Lucky for you, I’ve decide to share our family recipe!!
Check out my big Youtube debut with a how-to video below, and continue reading for the complete recipe and photos!
Believe it or not…as amazing as this looks, it tastes even better!
I have to admit…I am a bit of a piecrust snob! This recipe of my sisters is my absolute favorite because it is always so flaky and yummy!
Mindy’s Pie Crust
4 C flour
1 T sugar
1 3/4 C vegetable shortening
1T white vinegar
½ C ice water
Place flour, sugar, and shortening in a medium-sized bowl. With a pastry cutter cut until small bits form about the size of peas. Whisk together white vinegar, egg and ice water until just mixed. Pour the wet ingredients into the flour mixture and using your pastry cutter, combine until mostly blended. Now it’s time to get dirty! Remove your rings if you don’t want to find piecrust in them for the next week! Gather up the crust in your hands and knead until just mixed. Divide dough in ½ and cover the portion you are not using so it does not dry out while you roll the bottom layer.

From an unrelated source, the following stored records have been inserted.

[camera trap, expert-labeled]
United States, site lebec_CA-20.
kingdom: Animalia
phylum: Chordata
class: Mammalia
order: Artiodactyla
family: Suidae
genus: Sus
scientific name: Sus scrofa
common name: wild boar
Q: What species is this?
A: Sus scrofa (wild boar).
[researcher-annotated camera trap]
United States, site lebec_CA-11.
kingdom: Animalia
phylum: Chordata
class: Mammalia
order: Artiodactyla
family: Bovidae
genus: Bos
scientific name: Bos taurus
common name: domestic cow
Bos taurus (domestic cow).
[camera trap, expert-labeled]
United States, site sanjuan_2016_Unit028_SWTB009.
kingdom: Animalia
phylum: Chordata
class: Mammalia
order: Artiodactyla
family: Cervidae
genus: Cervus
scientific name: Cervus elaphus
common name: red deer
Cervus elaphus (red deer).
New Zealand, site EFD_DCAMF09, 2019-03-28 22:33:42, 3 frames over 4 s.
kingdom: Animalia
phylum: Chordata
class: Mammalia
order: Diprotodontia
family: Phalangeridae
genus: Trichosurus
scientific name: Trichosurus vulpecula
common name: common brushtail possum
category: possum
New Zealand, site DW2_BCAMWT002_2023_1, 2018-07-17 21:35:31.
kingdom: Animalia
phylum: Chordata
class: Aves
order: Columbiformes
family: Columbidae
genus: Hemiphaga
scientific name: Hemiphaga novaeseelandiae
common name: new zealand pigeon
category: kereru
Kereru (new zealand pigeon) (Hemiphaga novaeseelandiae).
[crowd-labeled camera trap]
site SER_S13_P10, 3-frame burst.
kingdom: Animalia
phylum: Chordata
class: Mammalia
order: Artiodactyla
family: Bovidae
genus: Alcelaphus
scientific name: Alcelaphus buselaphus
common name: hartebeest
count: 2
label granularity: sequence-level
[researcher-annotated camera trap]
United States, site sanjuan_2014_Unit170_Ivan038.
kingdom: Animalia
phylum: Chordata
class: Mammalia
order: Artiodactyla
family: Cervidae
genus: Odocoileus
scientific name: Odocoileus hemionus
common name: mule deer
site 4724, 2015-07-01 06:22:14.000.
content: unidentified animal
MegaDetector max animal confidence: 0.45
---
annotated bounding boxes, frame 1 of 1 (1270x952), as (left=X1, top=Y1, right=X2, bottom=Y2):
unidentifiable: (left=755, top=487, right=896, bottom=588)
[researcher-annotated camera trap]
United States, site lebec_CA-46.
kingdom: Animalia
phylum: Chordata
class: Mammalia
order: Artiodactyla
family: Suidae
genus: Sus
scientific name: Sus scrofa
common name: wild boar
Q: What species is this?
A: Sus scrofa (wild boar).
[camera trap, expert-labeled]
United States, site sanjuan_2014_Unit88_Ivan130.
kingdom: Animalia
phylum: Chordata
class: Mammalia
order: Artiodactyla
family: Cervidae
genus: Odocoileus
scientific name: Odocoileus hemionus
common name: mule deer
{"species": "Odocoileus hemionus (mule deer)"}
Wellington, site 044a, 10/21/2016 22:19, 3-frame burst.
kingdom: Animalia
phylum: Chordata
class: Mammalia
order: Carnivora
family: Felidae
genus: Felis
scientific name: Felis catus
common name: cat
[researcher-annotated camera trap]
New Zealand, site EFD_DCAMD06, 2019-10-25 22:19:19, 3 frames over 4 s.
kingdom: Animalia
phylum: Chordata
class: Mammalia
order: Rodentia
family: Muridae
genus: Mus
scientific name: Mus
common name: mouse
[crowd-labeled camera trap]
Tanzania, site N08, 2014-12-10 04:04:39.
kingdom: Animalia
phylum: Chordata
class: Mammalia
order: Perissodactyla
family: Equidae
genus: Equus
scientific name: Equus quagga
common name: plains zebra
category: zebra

I roll my crust out on a pastry cloth but you can also use waxed paper if you don’t have one! Sprinkle a little flour on your cloth and roll into a thin circle large enough to fill the pie plate and hang over the edges slightly. Trim crust evenly around pie plate. Pick up the cloth and flip it over into the pie plate. Peal off the cloth and, in the event you accidentally overshot your target, just scoot it over and position it evenly in the pie plate!
Now for the filling!
I’m one of those taste-until-you-like-it bakers because I tend to like things extra gooey sweet and flavorful… giggle : ) But this is the general idea!
Apple Pie Filling (for a deep dish pie)
4 ½ LBS Granny Smith apples (approx. 10 apples)
¼ C flour
2 t fresh lemon juice
1 – 2 T Saigon cinnamon
1 t Apple Pie Spice made by King Arthur Flour
¼ t salt
1 – 1 ½ C Whey Low (all-natural sugar substitute) or regular sugar
I personally think if you have to peel, cut and core the apples; it is WAY too much work. Thus, I LOVE my Peel Away! You could probably order it online and get it in about the same time as it would take to do your apples by hand….giggle! Plus, it turns the apples into a Slinky and my kids love that!
After using the Peel Away, cut apples into bite-sized pieces into a large bowl. Sprinkle with flour and stir with a very large spoon until incorporated. Add remaining ingredients and stir until everything is evenly mixed. Now taste! If it is not sweet enough, then add more sweetening! If you think it needs more spice, give it a little more, then pour the filling into the pie plate!
Saigon cinnamon is totally worth buying! I have done the “close-your-eyes-and-smell-the-difference cinnamon test” on so many people and without fail everyone chooses the Saigon cinnamon over regular cinnamon because it has a much more robust scent and flavor!! Try it if you are skeptical! I’ll make you a believer!
Apple Pie Spice by King Arthur Flour is available online here. It is a perfect combination of cinnamon, nutmeg and allspice ( Fun fact: allspice is not several spices all mixed together, it is actually dried unripe fruit of the Pimenta diode tree!)
Whey Low, in my opinion, should be added to the 7 Wonders of the World — as number 8! I have used it for years. It is a patented blend of all-natural sugars and carbs that produces a 75% fewer-calories-than-regular-sugar, low-glycemic, and low-carb sugar replacement. You can order it on-line here!
With the remaining piecrust dough, reserve about a baseball-sized ball and roll the rest as before into a circle. For the lattice top cut strips (I used a pizza cutter) about 3/4 inch wide. You can then cut those in half if you want to make a braid. Position strips and braids as desired on top of apples being sure to pull alternating strips back so as to get a lattice effect. Trim edges and press slightly to seal bottom and top layers together. The edges don’t need to look pretty as they will be covered with leaves.
Roll out all remaining crust, grab your piecrust cutters (find the same ones here) and have fun with your placement! The more decorative the better!
With a pastry brush, lightly glaze the top crust with milk and then sprinkle with cinnamon sugar.
Bake at 425 degrees for 15 minutes. Turn down the oven to 325 degrees and bake an additional 40-45 minutes.